Top of Text segment

Right now as it stands, the electric grid is failing, hydropower in the west needs replaced with something now, renewables (wind, solar) are a joke for replacing constant sources of power, and we're at a tipping point where we might not recover if we keep doubling down on green energy. We need oil as a bridge to the future right now and our leaders are busy burning that bridge.
I hope you know wind, and especially solar, are the cheapest ways to generate electricity. Solar especially will only get less expensive as cells get more efficient, and cheaper to manufacture. The economics are there. The issue with both is what I mentioned earlier, that they are intermittent sources. So we need massive grid storage. Hydrogen fuel cells might be one way. Another is iron-air batteries.

Here's the rub. The status quo isn't exactly great. Mining fossil fuels is an environmental disaster. I'm tired of air that smells like gasoline, especially in the summers. And cancer is at epidemic proportions. Hospitals are big consumers of energy. Reduce fossil fuel use, you reduce all the illnesses associated with it. That saves energy. In fact, let's reduce energy use, period, regardless of source. That solves a lot of other problems.
 

orbital

Flashlight Enthusiast
Joined
Feb 8, 2007
Messages
4,294
Location
WI
+

There's no free lunch in anything.


If corporations really want to wave the esg flag, put a couple dozen or so large solar panels on their roof.
All the big box stores for starters,, putting money where their mouth is.

Now can genuinely show this; boast the esg definition & stock price.
..also, while their at it, put in rows e-charging stations to boot.
 

Hooked on Fenix

Flashlight Enthusiast
Joined
Dec 13, 2007
Messages
3,133
If you think mining for fossil fuels is a disaster, you should look into how your green technologies come to be. Lithium and cobalt are mined in poor developing nations like places in Africa where children are sent to mine the minerals. Some places even use slave labor. The plastics that make up the wire insulation, solar panels, lithium ion battery casings, and wind turbine blades are made from fossil fuels. Coal is burned to produce the silicon in solar panels. After about 20+ years for good solar panels, they are buried in a landfill. Then you get an electric car which is plugged in at night, using the power of 25-50 refrigerators powered 100% on fossil fuels. Thank you for saving the environment.

Bottom of Text segment
Top of Information provided

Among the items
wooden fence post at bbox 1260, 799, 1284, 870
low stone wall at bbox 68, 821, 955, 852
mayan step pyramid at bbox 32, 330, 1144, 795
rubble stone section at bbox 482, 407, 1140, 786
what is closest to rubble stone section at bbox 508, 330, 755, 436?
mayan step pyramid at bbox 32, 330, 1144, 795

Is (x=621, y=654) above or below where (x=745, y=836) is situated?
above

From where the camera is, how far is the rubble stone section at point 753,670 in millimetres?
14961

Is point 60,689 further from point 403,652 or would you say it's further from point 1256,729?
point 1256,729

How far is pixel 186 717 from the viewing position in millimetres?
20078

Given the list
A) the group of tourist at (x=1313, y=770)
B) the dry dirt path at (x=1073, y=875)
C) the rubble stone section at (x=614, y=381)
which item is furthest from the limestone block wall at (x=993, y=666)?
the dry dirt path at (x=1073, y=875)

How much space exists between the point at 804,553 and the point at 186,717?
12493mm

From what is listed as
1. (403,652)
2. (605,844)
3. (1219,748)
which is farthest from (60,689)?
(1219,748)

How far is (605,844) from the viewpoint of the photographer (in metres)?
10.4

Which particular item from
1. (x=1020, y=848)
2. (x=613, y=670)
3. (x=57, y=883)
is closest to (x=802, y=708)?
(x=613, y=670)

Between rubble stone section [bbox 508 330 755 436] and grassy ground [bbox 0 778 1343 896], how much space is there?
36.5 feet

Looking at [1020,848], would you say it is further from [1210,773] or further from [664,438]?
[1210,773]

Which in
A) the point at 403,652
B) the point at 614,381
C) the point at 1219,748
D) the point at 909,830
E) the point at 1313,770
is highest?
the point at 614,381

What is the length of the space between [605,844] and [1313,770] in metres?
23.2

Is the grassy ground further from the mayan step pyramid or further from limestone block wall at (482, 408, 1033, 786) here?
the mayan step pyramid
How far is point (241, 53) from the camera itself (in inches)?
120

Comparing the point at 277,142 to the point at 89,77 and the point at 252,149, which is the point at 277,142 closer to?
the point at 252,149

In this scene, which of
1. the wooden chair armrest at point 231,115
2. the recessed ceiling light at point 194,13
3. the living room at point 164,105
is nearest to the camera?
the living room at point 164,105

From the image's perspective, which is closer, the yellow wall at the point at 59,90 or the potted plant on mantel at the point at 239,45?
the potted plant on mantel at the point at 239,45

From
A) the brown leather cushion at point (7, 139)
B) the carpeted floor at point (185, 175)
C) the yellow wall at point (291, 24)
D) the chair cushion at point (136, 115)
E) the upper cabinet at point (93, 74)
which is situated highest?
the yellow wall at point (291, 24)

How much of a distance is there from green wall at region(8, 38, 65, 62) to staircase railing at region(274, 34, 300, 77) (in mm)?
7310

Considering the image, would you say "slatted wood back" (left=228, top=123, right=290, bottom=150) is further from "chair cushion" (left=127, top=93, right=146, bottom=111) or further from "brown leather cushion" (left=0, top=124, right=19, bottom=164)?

Bottom of Information provided

### Exercise instructions
1: Decide whether each statement below agrees with the energy discussion, and answer yes or no with the exact deciding words of the text. (a) Solar power will keep getting cheaper as cells become more efficient. (b) Good solar panels are recycled after about 20 years of use. (c) Big box stores should also add rows of e-charging stations.
2: Pick up the energy discussion after its final sentence and continue it.

### Answers for each item
1:
(a) Yes: "Solar especially will only get less expensive as cells get more efficient, and cheaper to manufacture."
(b) No: "After about 20+ years for good solar panels, they are buried in a landfill."
(c) Yes: "put in rows e-charging stations to boot."

2:
 

Olumin

Flashlight Enthusiast
Joined
Sep 20, 2020
Messages
1,337
Location
"...that famous Texas part of Hamburg"
Id ban nuclear power entirely. Limit the production of enriched radioactive material to an absolute minimum worldwide for scientific research & medical proposes only. People refuse to see the risks & dont look at the bigger picture. When it comes to nuclear power even the smallest risk is still too high since any incident can become a potentially uncontrollable global disaster with effects lasting centuries. No matter how safe the plants themselves will become there will always be factors out of our control such as natural disasters & war which by themselves present too large a risk factor. Thats of cause assuming perfect maintenance & no technical failures of the plants, no slip ups during operation, no outdated equipment or plant kept in operation beyond what is safe, regular & by-the-book safety inspections even in 2nd or 3rd world countries... People will tell you less people have died in nuclear incidents then any other form of power, but in reality the number is incalculable. The number of latent heath problems such as cancer potentially caused by the exposure to increased background radiation or contaminated material is likely in the millions over the course of the decades. The mining of uranium ore is never even talked about & is anything but clean.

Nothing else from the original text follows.